Take the step
Hi guys – I’m a current Taylor student, straight but really wanting to begin discussions like this with people who are genuinely open. Involvement with Choros (a group created to discus human sexuality) seems to be my next step. Love from Taylor, on my behalf, to both of you. If you have any suggestions on loving my gay friends better, or how to start these conversations, or just want to stay in touch, please do.
Thank you, Veronica, for a gentle and encouraging response. You’re reaching out, I see, in wondering aloud what and how you (currently a TU student) can better love your lgbt friends (some of whom are also there on campus?). You can identify a starting point in joining the wider discussion of sexuality through the on-campus group Choros. Do take the first step, I encourage you. Often in life we’re given only a candle or a pocket flashlight, no miner’s headlamp to see far ahead down the path. We have to make do taking one step at a time, moving forward, finding purchase for our foot, first one, then the other. There will be more steps, of course, but we have to take the one in front of us first.
What’s your motivation, may I ask, in wanting to offer support to lgbt persons? The church I attended near campus was spooked of gay persons. “We don’t want no homos here,” I remember one person saying. To this, a church leader replied, “No, that’s not right. Let ’em come on in. We’ll sit ’em right down front and preach God’s truth to ’em, make ’em see the error of their ways, get ’em to repent and lead ’em to Jesus.” I’m sure I nodded and smiled my agreement. That’s what and how I once believed.
“The most difficult thing in the world is to know how to help someone,” said George MacDonald, or words to that effect.
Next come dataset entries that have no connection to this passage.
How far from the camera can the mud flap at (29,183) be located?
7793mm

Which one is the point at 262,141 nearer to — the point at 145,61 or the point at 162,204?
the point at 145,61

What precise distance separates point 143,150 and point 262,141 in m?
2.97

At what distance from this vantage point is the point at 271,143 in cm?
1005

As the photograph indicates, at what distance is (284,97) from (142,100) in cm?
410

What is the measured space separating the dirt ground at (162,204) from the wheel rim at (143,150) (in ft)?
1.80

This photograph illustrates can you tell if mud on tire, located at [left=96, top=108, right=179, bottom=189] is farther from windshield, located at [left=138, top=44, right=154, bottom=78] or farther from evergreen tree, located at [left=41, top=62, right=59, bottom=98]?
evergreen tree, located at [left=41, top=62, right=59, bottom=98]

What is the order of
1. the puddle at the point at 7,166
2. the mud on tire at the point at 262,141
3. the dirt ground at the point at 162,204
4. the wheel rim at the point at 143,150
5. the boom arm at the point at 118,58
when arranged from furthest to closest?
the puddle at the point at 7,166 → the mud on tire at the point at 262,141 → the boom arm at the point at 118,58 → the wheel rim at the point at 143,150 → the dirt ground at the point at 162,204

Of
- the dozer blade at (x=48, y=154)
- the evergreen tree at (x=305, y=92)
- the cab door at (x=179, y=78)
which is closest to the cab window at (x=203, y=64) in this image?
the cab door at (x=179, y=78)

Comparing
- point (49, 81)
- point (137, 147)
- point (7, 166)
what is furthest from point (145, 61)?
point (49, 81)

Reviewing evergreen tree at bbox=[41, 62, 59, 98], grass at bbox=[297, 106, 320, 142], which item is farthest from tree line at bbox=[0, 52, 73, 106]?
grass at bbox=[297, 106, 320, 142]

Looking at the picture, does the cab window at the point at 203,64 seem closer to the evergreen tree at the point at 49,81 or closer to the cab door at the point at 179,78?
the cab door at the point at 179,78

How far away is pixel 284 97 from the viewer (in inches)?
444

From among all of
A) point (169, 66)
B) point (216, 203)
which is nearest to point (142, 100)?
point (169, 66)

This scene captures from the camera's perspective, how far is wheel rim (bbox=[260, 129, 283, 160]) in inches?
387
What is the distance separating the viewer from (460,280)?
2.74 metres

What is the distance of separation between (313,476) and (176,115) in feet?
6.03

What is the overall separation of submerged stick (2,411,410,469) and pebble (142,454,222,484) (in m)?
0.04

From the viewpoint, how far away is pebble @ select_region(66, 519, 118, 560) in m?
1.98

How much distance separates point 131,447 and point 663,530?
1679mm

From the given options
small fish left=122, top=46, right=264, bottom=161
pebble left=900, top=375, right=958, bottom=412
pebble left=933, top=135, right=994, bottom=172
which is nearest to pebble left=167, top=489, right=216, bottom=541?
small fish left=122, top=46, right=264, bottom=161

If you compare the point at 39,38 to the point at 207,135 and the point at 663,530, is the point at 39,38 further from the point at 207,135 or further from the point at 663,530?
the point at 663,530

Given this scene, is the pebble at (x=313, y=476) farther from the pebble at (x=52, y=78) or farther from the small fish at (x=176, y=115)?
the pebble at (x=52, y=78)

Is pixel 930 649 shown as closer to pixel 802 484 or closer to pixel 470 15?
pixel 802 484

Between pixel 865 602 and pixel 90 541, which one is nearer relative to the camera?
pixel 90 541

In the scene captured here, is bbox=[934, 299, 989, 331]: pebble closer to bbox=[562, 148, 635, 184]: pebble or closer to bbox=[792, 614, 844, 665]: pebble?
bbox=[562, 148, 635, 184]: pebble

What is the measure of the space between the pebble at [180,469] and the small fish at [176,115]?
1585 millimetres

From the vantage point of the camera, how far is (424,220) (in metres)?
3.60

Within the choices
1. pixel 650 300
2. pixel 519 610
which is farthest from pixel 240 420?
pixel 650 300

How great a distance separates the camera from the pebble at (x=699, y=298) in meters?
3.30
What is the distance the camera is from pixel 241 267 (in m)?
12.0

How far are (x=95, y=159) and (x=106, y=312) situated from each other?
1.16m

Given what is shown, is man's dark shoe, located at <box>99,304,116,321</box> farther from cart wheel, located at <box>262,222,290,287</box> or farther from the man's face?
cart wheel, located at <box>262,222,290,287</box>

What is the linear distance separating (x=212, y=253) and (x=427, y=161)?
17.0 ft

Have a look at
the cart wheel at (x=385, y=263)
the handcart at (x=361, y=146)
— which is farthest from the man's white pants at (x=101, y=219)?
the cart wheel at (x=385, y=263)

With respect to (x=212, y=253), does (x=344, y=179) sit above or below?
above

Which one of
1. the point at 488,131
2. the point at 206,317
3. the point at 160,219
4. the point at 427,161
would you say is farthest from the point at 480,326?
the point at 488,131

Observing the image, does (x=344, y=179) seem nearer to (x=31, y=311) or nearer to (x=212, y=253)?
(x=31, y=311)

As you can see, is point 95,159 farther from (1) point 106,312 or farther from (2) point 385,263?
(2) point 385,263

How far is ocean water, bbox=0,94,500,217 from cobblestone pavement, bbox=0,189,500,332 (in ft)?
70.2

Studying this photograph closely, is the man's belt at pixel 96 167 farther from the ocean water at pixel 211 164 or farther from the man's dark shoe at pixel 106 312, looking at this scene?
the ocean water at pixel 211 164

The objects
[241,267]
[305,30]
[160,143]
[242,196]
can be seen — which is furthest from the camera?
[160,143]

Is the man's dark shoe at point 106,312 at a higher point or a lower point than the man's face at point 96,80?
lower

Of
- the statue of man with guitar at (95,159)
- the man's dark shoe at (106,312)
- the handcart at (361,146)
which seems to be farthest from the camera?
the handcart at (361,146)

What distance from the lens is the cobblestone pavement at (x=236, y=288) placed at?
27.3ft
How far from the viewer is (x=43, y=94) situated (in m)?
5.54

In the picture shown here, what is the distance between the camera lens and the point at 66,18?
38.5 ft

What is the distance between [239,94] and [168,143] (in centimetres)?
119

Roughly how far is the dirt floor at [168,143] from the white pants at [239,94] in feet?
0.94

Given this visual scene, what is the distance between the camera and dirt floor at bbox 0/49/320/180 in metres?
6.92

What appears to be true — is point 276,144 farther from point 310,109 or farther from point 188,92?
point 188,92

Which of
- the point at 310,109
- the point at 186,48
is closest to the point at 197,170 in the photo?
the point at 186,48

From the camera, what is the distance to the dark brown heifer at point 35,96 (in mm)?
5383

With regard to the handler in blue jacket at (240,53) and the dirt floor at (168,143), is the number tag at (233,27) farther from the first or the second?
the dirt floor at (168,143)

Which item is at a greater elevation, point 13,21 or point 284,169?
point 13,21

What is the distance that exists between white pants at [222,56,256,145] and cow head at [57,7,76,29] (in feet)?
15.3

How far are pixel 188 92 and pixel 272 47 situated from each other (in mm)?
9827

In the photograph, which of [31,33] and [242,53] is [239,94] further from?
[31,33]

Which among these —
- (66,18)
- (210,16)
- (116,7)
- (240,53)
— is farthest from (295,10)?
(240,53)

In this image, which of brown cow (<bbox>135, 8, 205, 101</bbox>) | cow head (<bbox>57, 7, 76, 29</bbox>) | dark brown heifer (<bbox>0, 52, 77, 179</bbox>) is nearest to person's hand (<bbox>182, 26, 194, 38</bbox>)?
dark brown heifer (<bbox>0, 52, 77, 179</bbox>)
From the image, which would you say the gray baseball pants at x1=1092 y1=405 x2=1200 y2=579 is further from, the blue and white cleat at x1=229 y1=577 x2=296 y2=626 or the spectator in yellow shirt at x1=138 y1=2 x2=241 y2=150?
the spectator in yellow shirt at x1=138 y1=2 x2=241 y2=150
What we sincerely conceive of as helping may be the last thing a given person needs.
To love your gay friends better, look to your motives. Take a first step. Build your awareness. Educate yourself. Read a book or two or visit a website designed for straight allies. Ask questions. Have many more questions than answers. Be kind. Be true. Think critically. Love from your heart. Stretch your comfort zone. Speak up. And know you are doing valuable service in showing your support for people often marginalized in evangelical circles.